==== RECORDS

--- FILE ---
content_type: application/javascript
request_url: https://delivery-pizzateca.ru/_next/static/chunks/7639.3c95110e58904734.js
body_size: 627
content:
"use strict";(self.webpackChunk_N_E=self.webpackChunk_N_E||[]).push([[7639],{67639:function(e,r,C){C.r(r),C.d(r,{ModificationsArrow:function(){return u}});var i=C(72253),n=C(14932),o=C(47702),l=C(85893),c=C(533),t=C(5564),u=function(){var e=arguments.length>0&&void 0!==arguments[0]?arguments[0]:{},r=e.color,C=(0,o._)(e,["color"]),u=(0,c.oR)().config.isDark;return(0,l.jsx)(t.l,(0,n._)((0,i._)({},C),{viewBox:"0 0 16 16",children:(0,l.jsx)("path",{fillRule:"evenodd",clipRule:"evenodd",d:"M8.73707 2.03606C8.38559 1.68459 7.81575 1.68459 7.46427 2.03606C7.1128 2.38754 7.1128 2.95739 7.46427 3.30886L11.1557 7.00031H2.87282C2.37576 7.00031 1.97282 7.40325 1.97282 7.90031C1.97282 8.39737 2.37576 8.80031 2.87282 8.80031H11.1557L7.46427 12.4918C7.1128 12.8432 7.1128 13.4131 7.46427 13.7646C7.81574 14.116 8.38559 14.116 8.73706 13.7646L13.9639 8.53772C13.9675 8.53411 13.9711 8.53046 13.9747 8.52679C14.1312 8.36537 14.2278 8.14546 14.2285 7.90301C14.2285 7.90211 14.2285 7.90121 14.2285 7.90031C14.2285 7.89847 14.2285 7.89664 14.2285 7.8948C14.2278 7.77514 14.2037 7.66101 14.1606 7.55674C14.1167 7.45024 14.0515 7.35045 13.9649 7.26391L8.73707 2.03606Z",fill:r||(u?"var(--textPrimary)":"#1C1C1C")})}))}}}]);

========

TASK PROMPT —
Your answer should be all of the records, transcribed exactly.

SOLUTION —
--- FILE ---
content_type: application/javascript
request_url: https://delivery-pizzateca.ru/_next/static/chunks/7639.3c95110e58904734.js
body_size: 627
content:
"use strict";(self.webpackChunk_N_E=self.webpackChunk_N_E||[]).push([[7639],{67639:function(e,r,C){C.r(r),C.d(r,{ModificationsArrow:function(){return u}});var i=C(72253),n=C(14932),o=C(47702),l=C(85893),c=C(533),t=C(5564),u=function(){var e=arguments.length>0&&void 0!==arguments[0]?arguments[0]:{},r=e.color,C=(0,o._)(e,["color"]),u=(0,c.oR)().config.isDark;return(0,l.jsx)(t.l,(0,n._)((0,i._)({},C),{viewBox:"0 0 16 16",children:(0,l.jsx)("path",{fillRule:"evenodd",clipRule:"evenodd",d:"M8.73707 2.03606C8.38559 1.68459 7.81575 1.68459 7.46427 2.03606C7.1128 2.38754 7.1128 2.95739 7.46427 3.30886L11.1557 7.00031H2.87282C2.37576 7.00031 1.97282 7.40325 1.97282 7.90031C1.97282 8.39737 2.37576 8.80031 2.87282 8.80031H11.1557L7.46427 12.4918C7.1128 12.8432 7.1128 13.4131 7.46427 13.7646C7.81574 14.116 8.38559 14.116 8.73706 13.7646L13.9639 8.53772C13.9675 8.53411 13.9711 8.53046 13.9747 8.52679C14.1312 8.36537 14.2278 8.14546 14.2285 7.90301C14.2285 7.90211 14.2285 7.90121 14.2285 7.90031C14.2285 7.89847 14.2285 7.89664 14.2285 7.8948C14.2278 7.77514 14.2037 7.66101 14.1606 7.55674C14.1167 7.45024 14.0515 7.35045 13.9649 7.26391L8.73707 2.03606Z",fill:r||(u?"var(--textPrimary)":"#1C1C1C")})}))}}}]);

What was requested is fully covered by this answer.